> _項目一覧_
§

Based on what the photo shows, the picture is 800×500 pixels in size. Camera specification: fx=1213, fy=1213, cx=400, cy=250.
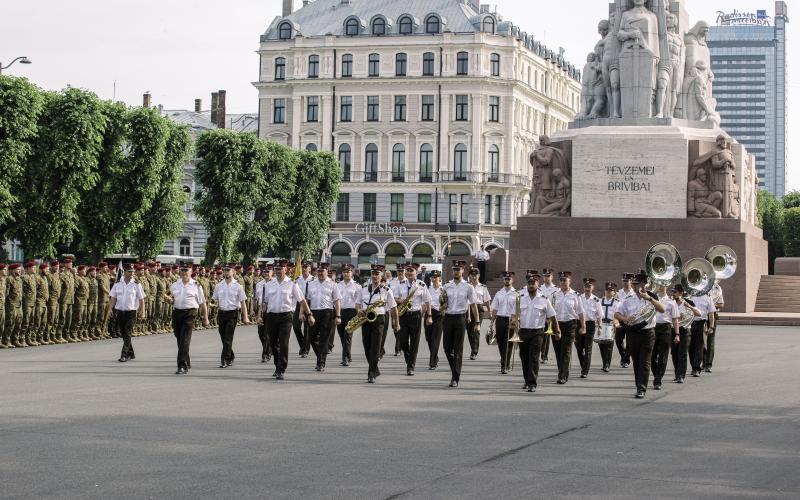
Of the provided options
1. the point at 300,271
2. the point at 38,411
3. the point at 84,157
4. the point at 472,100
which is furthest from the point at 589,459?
the point at 472,100

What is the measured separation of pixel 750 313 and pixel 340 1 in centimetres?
6284

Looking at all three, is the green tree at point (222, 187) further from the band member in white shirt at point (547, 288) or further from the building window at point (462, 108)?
the building window at point (462, 108)

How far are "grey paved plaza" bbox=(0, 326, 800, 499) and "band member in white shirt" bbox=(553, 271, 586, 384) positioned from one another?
522mm

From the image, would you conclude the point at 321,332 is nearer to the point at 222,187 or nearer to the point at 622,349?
the point at 622,349

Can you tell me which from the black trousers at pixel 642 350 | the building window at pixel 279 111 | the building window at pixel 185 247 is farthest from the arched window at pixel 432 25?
the black trousers at pixel 642 350

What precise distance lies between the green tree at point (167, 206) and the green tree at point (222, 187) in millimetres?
6739

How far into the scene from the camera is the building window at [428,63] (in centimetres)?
8681

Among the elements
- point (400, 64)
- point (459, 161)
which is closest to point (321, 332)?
point (459, 161)

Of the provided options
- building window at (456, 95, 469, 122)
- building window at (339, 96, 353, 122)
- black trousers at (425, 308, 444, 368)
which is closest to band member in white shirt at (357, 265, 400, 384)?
black trousers at (425, 308, 444, 368)

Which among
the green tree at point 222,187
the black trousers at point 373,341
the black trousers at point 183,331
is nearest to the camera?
the black trousers at point 373,341

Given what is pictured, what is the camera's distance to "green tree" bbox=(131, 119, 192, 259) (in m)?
42.9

§

> _作業内容_
「What precise distance」を含む行から項目の最後の行までを、空行を除いて、「番号」と「内容」の2列のMarkdown表に書き直してください。

> _この作業の結果_
| 番号 | 内容 |
|---|---|
| 1 | What precise distance lies between the green tree at point (167, 206) and the green tree at point (222, 187) in millimetres? |
| 2 | 6739 |
| 3 | How far into the scene from the camera is the building window at [428,63] (in centimetres)? |
| 4 | 8681 |
| 5 | Among the elements |
| 6 | - point (400, 64) |
| 7 | - point (459, 161) |
| 8 | which is closest to point (321, 332)? |
| 9 | point (459, 161) |
| 10 | Of the provided options |
| 11 | - building window at (456, 95, 469, 122) |
| 12 | - building window at (339, 96, 353, 122) |
| 13 | - black trousers at (425, 308, 444, 368) |
| 14 | which is closest to band member in white shirt at (357, 265, 400, 384)? |
| 15 | black trousers at (425, 308, 444, 368) |
| 16 | Which among |
| 17 | the green tree at point 222,187 |
| 18 | the black trousers at point 373,341 |
| 19 | the black trousers at point 183,331 |
| 20 | is nearest to the camera? |
| 21 | the black trousers at point 373,341 |
| 22 | Given what is pictured, what is the camera's distance to "green tree" bbox=(131, 119, 192, 259) (in m)? |
| 23 | 42.9 |